= Karl Galinsky =

American academic (1942–2024)

Gotthard Karl Galinsky (February 7, 1942 – March 9, 2024) was an American academic best known for his research on Ancient Rome.

==Early life==
Gotthard Karl Galinsky was born on February 7, 1942 in Strasbourg. He finished high school in Germany and then moved to the U.S., where he went to Bowdoin College. He received his B.A. from Bowdoin College in 1963 and his Ph.D. in Classics from Princeton University in 1966. In 2011, he received an honorary Doctor of Philology from the Ruhr-Universität Bochum. Galinsky was the Floyd A. Cailloux Centennial Professor of Classics and Distinguished University Teaching Professor at the University of Texas at Austin.

==Career==
Galinsky published widely on Roman literature, social and cultural history, art, and religion and was a noted expert on Augustan Rome and the role of memory in Rome. Other interests included the reception of classical themes and heroes (especially Herakles) and the influence of Rome on American popular culture.

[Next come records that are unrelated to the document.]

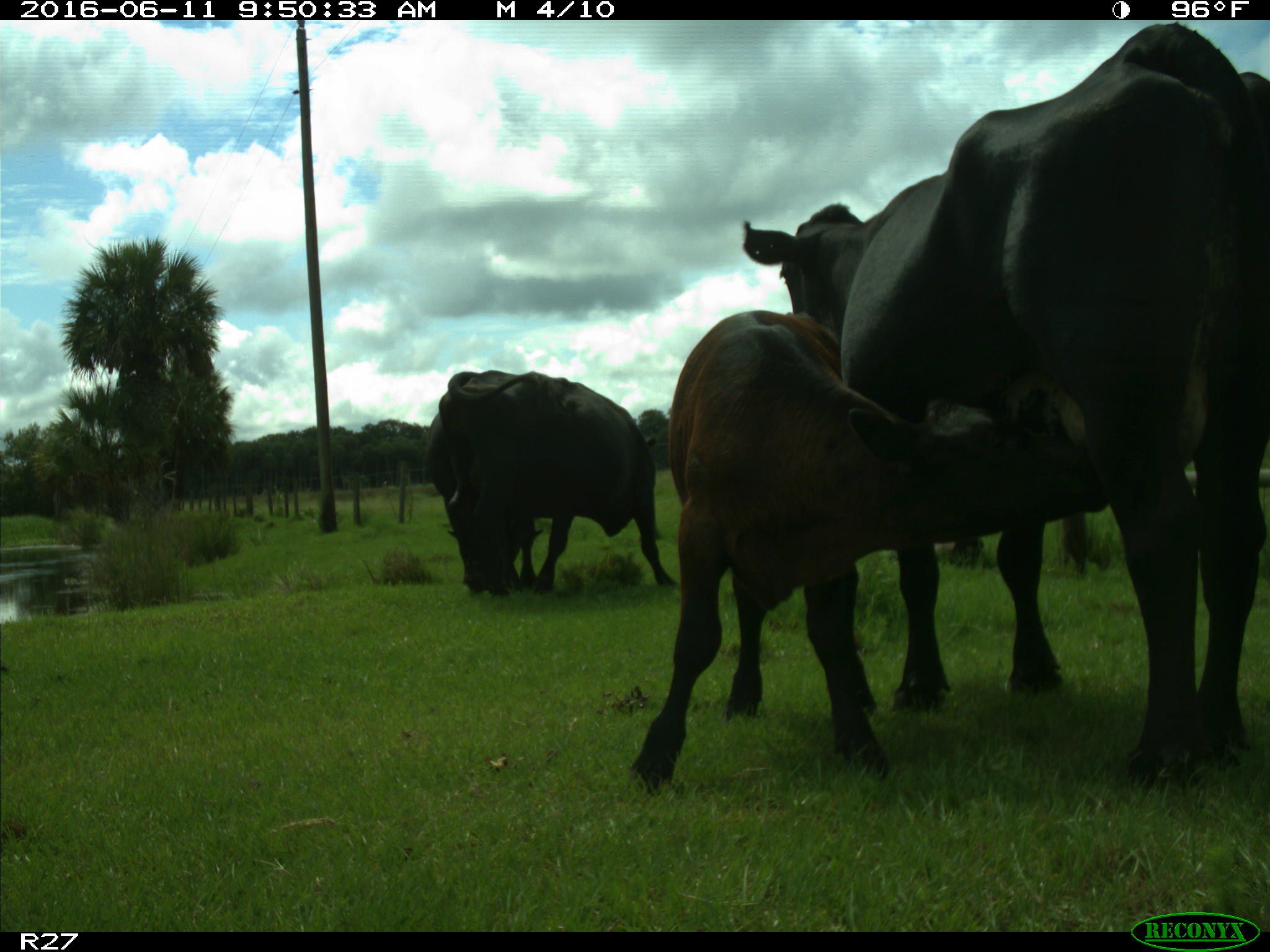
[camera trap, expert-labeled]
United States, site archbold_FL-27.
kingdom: Animalia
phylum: Chordata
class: Mammalia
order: Artiodactyla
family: Bovidae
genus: Bos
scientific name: Bos taurus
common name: domestic cow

Galinsky received many awards for both his teaching and scholarship, including NEH, Alexander von Humboldt, and Guggenheim Fellowships. He was awarded an International Research Prize from the Max Planck Society for 750,000 euros and directed the project Memoria Romana.

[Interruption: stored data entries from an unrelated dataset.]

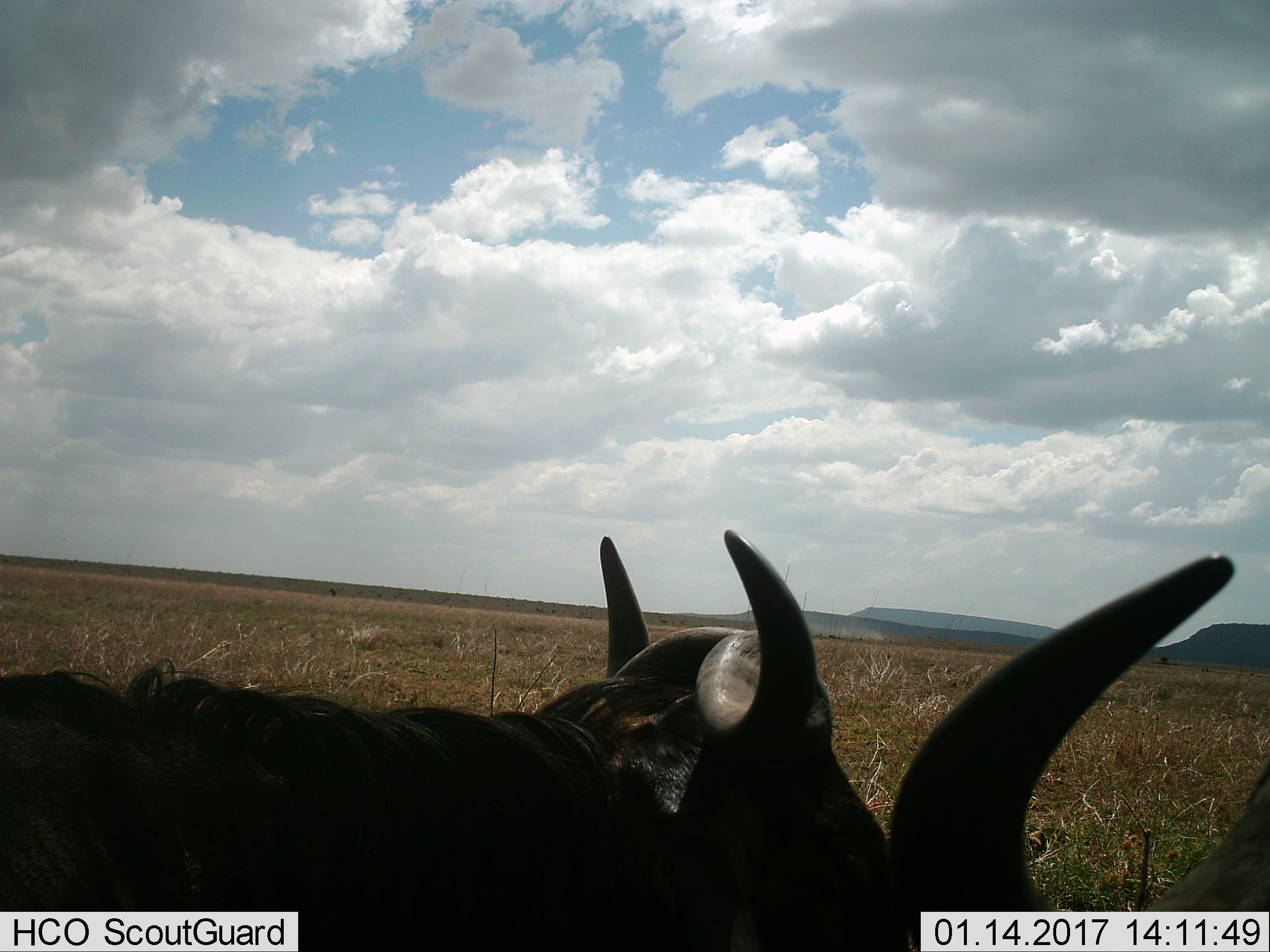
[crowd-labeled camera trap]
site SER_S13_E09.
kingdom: Animalia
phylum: Chordata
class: Mammalia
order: Artiodactyla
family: Bovidae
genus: Connochaetes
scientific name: Connochaetes taurinus taurinus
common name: blue wildebeest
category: wildebeestblue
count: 2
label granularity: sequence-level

Galinsky held visiting appointments in the U.S., Europe, Argentina, and New Zealand and received numerous grants from the National Endowment for the Humanities, including three summer seminars for college and university faculty at the American Academy in Rome, where he was also a Resident in 1973. He was a consultant on academic programs to many institutions, including the South African Ministry of Research after the end of the Apartheid regime. Galinsky regularly taught large introductory courses on Ancient Greece and Rome and on Greece and Rome in Film.

==Death==
Galinsky died on March 9, 2024, at the age of 82.

==Selected publications==
- Aeneas, Sicily and Rome. Princeton Univ. Press, 1969.
- The Herakles Theme. Oxford:Blackwell, 1972.
- Ovid's Metamorphoses: an introduction to the basic aspects. Univ. of California Press, 1975.
- Classical and Modern Interactions: postmodern architecture, multiculturalism, decline and other issues. Univ. of Texas Press, 1992.
- Augustan culture: an interpretive introduction. Princeton: Princeton University Press, 1996.
- Ed., The Cambridge Companion to the Age of Augustus. Cambridge University Press, 2005.
- Augustus: introduction to the life of an emperor. Cambridge University Press, 2012. German transl. 2013.
- Ed., Memoria Romana: Memory in Rome and Rome in Memory. Memoirs of the American Academy in Rome suppl. vol. 10. University of Michigan Press, 2014.
- Ed., with K. Lapatin, Cultural Memories in the Roman Empire. Getty Museum Publications, Los Angeles, 2015.
- Ed., Memory in Rome and Early Christianity. Oxford Univ. Press (UK), 2016.